→ WHAT YOU SHOULD DO
Lines from the one containing "United States, site archbold_FL-22." through the final line of the entries below: reproduce them exactly, all of them and only them.

→ INFORMATION GIVEN
◇ ◇ ◇
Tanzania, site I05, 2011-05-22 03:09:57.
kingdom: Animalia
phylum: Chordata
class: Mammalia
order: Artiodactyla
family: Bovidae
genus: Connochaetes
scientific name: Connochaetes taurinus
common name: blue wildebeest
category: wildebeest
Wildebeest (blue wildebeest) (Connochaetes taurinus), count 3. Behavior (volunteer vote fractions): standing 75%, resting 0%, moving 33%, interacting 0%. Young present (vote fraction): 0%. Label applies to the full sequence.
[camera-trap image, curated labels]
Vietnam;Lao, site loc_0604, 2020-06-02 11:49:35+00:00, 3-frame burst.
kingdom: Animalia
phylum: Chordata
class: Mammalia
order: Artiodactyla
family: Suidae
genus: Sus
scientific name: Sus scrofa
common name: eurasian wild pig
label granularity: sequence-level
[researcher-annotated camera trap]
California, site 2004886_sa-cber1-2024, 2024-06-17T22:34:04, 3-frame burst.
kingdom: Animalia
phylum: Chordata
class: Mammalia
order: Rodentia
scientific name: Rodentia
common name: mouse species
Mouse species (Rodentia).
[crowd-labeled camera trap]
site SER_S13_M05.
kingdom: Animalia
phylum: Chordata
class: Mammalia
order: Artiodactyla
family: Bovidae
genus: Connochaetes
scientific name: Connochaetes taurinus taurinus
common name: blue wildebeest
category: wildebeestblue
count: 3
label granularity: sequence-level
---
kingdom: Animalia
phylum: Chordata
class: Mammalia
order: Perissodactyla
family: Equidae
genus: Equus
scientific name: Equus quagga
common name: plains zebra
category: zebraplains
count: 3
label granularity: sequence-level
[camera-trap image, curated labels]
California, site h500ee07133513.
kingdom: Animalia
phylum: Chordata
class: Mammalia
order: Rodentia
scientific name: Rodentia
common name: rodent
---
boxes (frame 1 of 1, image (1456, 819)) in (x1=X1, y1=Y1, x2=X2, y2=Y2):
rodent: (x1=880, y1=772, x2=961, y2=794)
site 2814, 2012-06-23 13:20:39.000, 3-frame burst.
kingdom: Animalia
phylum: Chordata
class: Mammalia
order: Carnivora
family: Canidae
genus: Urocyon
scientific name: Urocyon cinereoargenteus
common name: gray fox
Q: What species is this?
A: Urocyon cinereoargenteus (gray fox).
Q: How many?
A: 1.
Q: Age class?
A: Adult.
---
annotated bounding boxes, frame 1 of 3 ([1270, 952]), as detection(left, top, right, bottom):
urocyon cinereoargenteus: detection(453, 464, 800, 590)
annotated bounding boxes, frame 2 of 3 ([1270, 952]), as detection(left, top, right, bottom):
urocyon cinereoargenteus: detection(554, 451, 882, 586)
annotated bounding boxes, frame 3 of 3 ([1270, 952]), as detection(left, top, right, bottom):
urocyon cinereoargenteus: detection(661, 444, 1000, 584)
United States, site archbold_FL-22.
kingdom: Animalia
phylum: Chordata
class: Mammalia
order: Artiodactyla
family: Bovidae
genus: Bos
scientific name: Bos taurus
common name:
◇ ◇ ◇
→ OUTPUT BELOW
United States, site archbold_FL-22.
kingdom: Animalia
phylum: Chordata
class: Mammalia
order: Artiodactyla
family: Bovidae
genus: Bos
scientific name: Bos taurus
common name:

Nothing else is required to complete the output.